[Spatial reasoning lines]

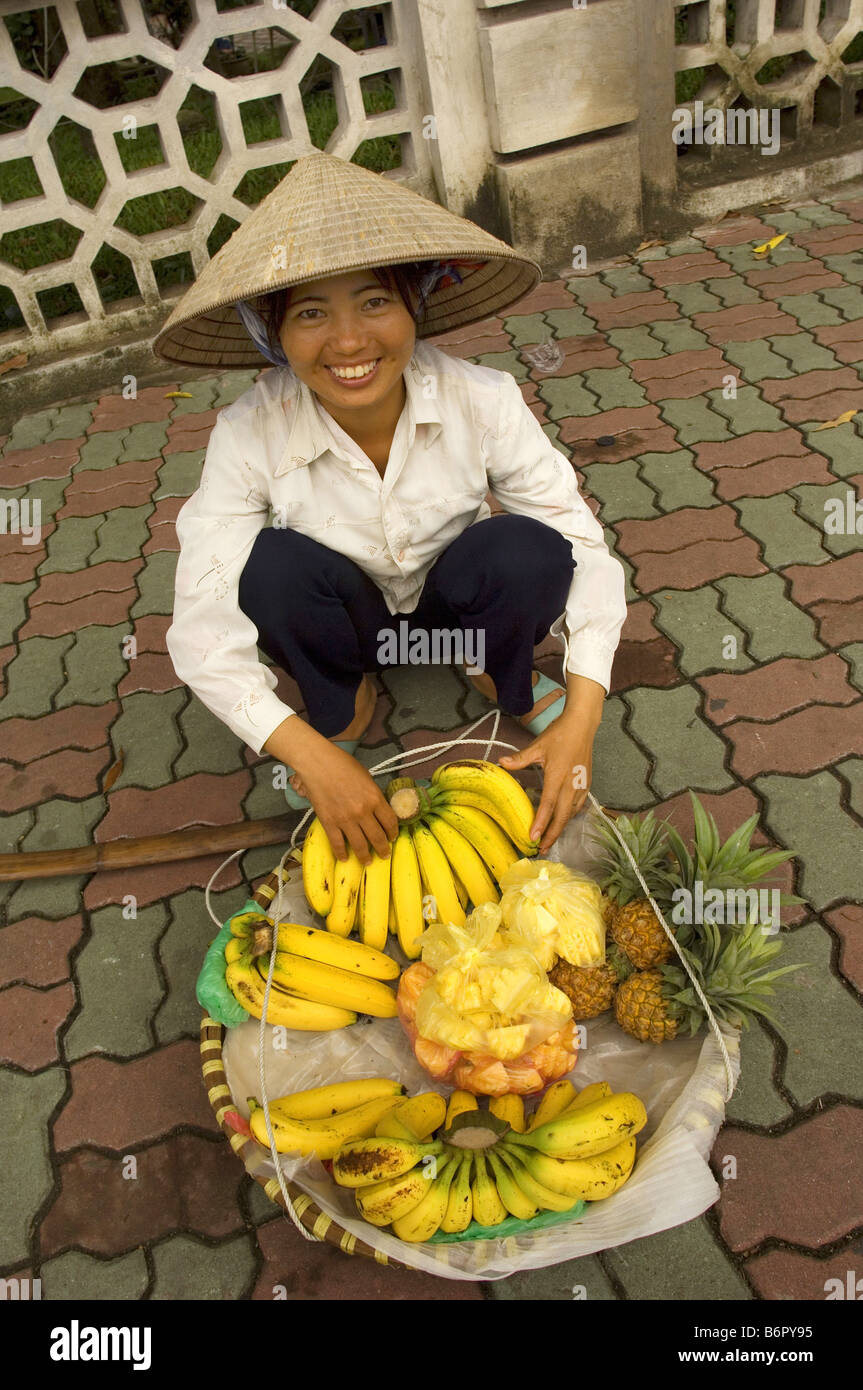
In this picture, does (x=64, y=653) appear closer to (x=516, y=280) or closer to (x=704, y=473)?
(x=516, y=280)

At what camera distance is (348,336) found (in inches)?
84.7

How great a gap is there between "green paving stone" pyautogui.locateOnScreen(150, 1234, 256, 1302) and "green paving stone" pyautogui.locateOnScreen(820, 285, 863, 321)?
14.9 feet

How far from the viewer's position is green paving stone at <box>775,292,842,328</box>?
189 inches

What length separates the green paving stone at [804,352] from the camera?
14.7 feet

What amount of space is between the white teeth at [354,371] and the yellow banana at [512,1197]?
1597 millimetres

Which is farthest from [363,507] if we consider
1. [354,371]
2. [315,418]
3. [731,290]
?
[731,290]

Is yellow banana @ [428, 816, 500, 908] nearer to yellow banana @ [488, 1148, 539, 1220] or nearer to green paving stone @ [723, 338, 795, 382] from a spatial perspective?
yellow banana @ [488, 1148, 539, 1220]

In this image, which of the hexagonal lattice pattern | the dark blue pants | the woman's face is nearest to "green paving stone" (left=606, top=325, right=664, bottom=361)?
the hexagonal lattice pattern

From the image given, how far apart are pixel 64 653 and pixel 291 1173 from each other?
238 centimetres

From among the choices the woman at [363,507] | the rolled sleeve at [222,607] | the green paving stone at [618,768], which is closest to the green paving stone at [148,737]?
the woman at [363,507]

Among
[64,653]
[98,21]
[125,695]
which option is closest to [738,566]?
[125,695]

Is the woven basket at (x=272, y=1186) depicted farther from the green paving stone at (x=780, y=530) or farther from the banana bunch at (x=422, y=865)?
the green paving stone at (x=780, y=530)

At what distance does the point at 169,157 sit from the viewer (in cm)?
513

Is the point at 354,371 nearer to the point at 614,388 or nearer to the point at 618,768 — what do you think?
the point at 618,768
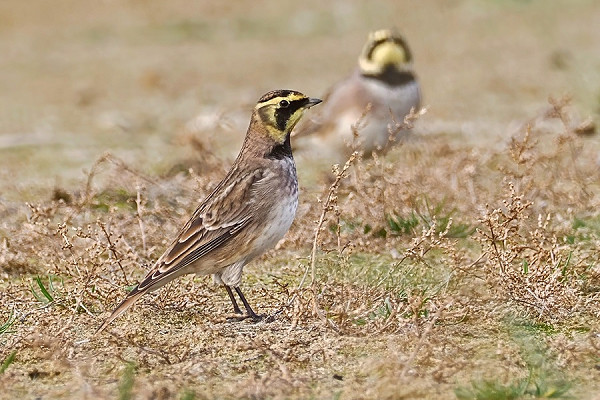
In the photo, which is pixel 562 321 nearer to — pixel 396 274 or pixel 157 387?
Answer: pixel 396 274

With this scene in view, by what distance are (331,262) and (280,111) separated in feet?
2.37

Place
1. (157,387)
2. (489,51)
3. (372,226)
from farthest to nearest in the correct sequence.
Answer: (489,51), (372,226), (157,387)

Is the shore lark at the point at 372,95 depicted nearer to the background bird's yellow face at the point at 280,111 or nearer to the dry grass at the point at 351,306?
the dry grass at the point at 351,306

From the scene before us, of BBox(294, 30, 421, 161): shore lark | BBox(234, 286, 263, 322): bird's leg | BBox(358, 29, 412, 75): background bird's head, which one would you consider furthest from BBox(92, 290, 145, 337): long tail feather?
BBox(358, 29, 412, 75): background bird's head

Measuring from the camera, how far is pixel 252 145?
15.7ft

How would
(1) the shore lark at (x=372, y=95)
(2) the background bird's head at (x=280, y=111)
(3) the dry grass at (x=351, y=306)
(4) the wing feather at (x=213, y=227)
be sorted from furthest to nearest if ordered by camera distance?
(1) the shore lark at (x=372, y=95), (2) the background bird's head at (x=280, y=111), (4) the wing feather at (x=213, y=227), (3) the dry grass at (x=351, y=306)

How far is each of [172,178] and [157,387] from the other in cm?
311

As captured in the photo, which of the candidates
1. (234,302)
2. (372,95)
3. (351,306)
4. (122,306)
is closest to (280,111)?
(234,302)

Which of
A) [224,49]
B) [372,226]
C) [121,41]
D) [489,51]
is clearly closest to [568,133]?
[372,226]

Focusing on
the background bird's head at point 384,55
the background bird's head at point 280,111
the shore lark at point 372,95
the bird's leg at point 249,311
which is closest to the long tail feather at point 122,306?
the bird's leg at point 249,311

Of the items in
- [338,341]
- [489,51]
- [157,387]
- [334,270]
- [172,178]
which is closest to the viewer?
[157,387]

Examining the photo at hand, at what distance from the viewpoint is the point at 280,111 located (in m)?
4.73

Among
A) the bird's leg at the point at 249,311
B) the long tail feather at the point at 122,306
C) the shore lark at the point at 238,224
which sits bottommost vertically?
the bird's leg at the point at 249,311

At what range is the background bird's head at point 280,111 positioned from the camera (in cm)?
472
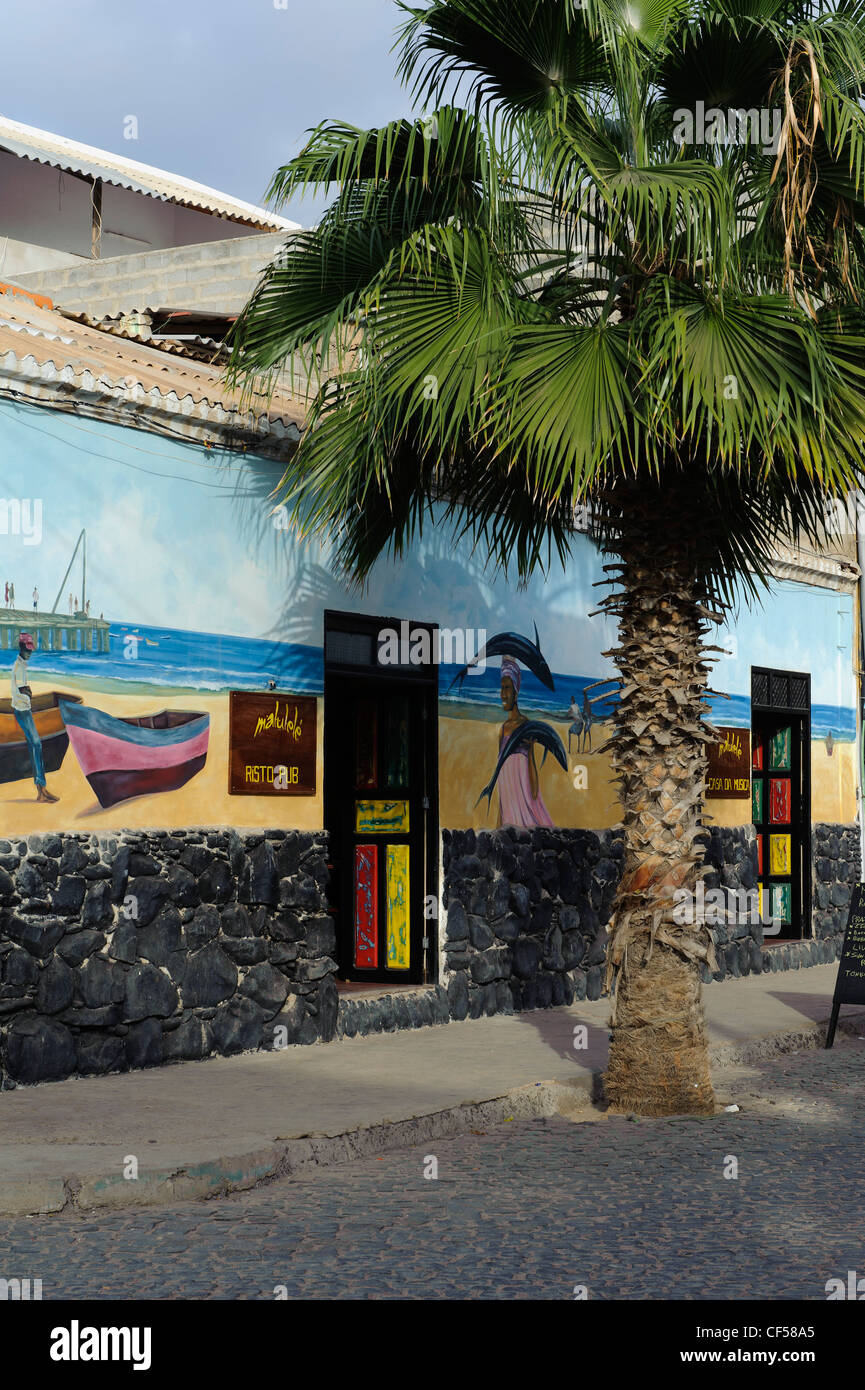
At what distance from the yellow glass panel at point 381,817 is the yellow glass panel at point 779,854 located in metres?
7.29

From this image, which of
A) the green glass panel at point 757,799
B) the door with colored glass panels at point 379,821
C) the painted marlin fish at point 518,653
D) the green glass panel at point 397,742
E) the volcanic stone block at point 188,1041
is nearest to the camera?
the volcanic stone block at point 188,1041

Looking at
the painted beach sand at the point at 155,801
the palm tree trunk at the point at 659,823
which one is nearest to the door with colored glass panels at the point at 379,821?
the painted beach sand at the point at 155,801

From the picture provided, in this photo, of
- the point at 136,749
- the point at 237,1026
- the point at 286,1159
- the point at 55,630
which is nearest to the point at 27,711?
the point at 55,630

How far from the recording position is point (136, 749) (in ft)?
32.1

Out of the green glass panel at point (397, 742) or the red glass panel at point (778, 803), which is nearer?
the green glass panel at point (397, 742)

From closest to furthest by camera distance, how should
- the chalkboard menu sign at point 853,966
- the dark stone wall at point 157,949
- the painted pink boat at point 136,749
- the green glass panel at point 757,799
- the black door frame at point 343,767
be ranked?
1. the dark stone wall at point 157,949
2. the painted pink boat at point 136,749
3. the chalkboard menu sign at point 853,966
4. the black door frame at point 343,767
5. the green glass panel at point 757,799

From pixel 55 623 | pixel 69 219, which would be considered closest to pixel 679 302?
pixel 55 623

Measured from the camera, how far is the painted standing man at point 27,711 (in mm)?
9078

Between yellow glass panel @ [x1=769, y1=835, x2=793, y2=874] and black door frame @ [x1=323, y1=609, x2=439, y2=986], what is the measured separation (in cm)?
711

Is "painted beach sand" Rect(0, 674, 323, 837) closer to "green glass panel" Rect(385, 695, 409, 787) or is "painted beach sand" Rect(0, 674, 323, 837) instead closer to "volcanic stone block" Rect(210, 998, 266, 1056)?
"volcanic stone block" Rect(210, 998, 266, 1056)

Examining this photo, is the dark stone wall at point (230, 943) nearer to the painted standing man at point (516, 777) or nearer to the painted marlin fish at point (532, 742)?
the painted standing man at point (516, 777)

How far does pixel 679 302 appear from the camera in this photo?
8.28 meters

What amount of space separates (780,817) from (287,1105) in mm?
11375

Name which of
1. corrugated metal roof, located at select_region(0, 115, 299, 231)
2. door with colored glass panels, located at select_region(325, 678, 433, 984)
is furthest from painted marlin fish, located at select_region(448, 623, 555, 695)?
corrugated metal roof, located at select_region(0, 115, 299, 231)
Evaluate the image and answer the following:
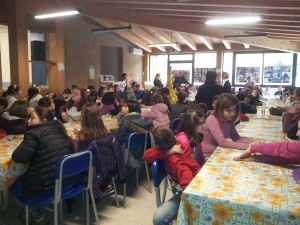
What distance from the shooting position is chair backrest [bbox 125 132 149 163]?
3.08 m

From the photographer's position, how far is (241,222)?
4.01ft

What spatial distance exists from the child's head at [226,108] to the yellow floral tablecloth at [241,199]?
0.85 m

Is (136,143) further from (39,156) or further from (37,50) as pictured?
(37,50)

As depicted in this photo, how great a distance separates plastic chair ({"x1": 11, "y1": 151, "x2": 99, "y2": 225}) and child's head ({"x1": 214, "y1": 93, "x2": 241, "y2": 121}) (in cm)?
113

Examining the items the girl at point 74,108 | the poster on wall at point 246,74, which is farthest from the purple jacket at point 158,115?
the poster on wall at point 246,74

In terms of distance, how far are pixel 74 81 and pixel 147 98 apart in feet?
12.3

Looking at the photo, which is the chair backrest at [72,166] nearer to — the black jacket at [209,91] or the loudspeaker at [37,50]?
the black jacket at [209,91]

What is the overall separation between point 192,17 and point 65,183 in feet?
18.7

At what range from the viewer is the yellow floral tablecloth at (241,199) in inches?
46.5

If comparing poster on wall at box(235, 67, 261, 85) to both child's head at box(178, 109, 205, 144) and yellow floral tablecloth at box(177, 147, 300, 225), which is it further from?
yellow floral tablecloth at box(177, 147, 300, 225)

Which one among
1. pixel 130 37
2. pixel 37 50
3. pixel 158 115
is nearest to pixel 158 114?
pixel 158 115

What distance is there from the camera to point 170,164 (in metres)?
1.86

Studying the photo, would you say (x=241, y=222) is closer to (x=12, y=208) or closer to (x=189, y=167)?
(x=189, y=167)

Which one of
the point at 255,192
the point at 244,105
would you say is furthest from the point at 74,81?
the point at 255,192
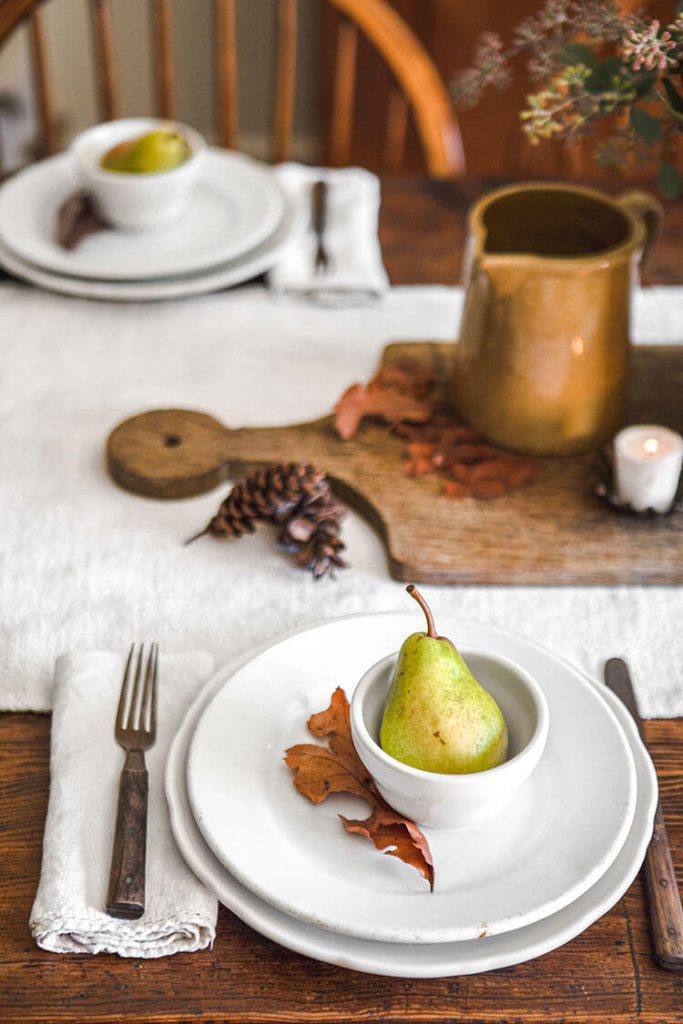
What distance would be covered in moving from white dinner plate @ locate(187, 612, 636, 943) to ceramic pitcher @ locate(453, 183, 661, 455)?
29 centimetres

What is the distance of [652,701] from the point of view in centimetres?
74

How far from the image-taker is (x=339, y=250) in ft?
3.98

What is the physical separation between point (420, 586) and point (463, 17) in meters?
1.80

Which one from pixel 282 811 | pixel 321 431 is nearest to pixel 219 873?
pixel 282 811

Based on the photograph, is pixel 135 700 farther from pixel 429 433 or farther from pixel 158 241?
pixel 158 241

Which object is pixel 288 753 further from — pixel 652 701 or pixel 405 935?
pixel 652 701

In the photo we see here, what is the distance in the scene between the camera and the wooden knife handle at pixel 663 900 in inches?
22.8

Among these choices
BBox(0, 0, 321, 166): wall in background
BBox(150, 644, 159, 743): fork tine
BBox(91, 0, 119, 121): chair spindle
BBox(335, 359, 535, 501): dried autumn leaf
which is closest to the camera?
BBox(150, 644, 159, 743): fork tine

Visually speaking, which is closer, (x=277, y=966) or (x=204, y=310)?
(x=277, y=966)

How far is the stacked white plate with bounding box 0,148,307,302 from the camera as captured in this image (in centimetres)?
115

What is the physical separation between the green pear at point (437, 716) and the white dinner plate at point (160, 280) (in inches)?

Work required:
Write out word for word the lines starting at the one that contains "Studying the photo, would" and ending after the one that contains "29 centimetres". Leave out any picture markers.

Solved exercise:
Studying the photo, would you say (x=241, y=222) is closer to (x=12, y=208) or closer to (x=189, y=167)?
(x=189, y=167)

Which one of
the point at 255,192
the point at 244,105
would you say is furthest from the point at 74,81?
the point at 255,192
What distance would be covered in moving from white dinner plate @ locate(187, 612, 636, 943) to ceramic pitcher @ locate(453, 183, 661, 455)?
29 centimetres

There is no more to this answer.